━━━ TASK INPUT
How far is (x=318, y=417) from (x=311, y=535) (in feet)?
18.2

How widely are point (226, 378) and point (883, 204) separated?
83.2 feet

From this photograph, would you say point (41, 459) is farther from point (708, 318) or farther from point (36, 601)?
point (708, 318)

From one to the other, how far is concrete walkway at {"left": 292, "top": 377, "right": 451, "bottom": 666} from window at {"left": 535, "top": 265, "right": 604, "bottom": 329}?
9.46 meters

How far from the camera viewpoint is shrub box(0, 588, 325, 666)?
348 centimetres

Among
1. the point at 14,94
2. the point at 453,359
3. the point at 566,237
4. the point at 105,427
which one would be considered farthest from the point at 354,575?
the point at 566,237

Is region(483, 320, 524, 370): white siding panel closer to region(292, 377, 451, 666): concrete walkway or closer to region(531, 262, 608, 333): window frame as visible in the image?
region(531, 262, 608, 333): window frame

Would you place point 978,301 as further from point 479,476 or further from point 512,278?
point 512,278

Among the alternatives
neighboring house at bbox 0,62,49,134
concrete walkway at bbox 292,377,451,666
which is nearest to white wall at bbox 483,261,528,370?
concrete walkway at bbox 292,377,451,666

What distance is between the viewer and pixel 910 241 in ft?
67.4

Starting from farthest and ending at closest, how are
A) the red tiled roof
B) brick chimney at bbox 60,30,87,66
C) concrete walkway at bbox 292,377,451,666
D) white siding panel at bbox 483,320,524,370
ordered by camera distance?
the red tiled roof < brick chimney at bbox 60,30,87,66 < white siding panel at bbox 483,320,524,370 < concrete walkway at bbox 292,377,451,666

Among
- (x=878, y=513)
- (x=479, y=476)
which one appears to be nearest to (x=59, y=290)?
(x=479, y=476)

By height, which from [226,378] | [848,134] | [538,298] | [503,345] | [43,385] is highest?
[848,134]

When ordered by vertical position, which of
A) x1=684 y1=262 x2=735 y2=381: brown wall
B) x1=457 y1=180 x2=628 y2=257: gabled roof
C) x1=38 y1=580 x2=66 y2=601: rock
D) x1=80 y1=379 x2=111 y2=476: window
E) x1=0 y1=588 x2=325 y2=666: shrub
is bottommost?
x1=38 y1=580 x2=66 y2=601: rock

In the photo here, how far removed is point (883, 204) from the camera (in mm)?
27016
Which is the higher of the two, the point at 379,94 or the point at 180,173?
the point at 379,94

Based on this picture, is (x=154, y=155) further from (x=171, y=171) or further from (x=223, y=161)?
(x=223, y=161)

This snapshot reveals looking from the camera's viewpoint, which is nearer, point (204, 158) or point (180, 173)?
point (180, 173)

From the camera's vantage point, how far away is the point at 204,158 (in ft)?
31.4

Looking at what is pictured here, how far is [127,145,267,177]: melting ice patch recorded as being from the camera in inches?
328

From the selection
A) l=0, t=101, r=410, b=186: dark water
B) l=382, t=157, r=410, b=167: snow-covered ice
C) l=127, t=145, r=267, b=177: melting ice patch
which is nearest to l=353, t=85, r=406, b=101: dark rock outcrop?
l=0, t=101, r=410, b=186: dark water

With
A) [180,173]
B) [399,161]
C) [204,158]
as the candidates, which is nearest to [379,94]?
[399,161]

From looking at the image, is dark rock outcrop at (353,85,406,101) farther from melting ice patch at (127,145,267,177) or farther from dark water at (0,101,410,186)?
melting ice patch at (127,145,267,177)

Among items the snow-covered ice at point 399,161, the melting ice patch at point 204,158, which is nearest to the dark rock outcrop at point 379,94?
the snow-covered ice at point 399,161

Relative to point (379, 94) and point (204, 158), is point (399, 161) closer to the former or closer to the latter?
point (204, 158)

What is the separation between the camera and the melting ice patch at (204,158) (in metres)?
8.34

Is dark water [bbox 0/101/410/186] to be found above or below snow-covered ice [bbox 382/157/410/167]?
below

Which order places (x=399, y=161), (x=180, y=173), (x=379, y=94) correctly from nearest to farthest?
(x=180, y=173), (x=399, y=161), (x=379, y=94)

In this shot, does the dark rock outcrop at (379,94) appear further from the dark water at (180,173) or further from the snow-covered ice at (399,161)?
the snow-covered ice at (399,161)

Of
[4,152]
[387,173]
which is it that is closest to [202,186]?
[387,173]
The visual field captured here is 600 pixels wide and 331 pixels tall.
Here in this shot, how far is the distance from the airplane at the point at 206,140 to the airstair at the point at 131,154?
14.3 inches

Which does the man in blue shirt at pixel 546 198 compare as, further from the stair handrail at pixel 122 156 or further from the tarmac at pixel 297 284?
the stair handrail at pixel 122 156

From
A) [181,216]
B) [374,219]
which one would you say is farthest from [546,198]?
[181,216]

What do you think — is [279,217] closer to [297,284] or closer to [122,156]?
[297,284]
━━━━━━
REQUEST: With the line containing "Which order places" as the first and the last line of the records as the final one, print exactly the lines in that span.

EXERCISE OUTPUT:
Which order places (x=399, y=161), (x=180, y=173), (x=379, y=94) correctly from nearest to farthest?
(x=180, y=173), (x=399, y=161), (x=379, y=94)

In this shot, does the dark rock outcrop at (379,94) appear further from the dark water at (180,173) or further from the snow-covered ice at (399,161)?
the snow-covered ice at (399,161)

Of
[4,152]
[387,173]
which is it that is closest to [202,186]?
[387,173]
The visual field captured here is 600 pixels wide and 331 pixels tall.
Here in this shot, how far is the distance from the airplane at the point at 206,140 to the airstair at the point at 131,154?
14.3 inches

Which does the man in blue shirt at pixel 546 198 compare as, further from the stair handrail at pixel 122 156 or further from the tarmac at pixel 297 284?
the stair handrail at pixel 122 156

From
A) [181,216]
B) [374,219]
which one would you say is farthest from [546,198]?
[181,216]

What do you think — is [279,217] closer to [297,284] or closer to [122,156]?
[297,284]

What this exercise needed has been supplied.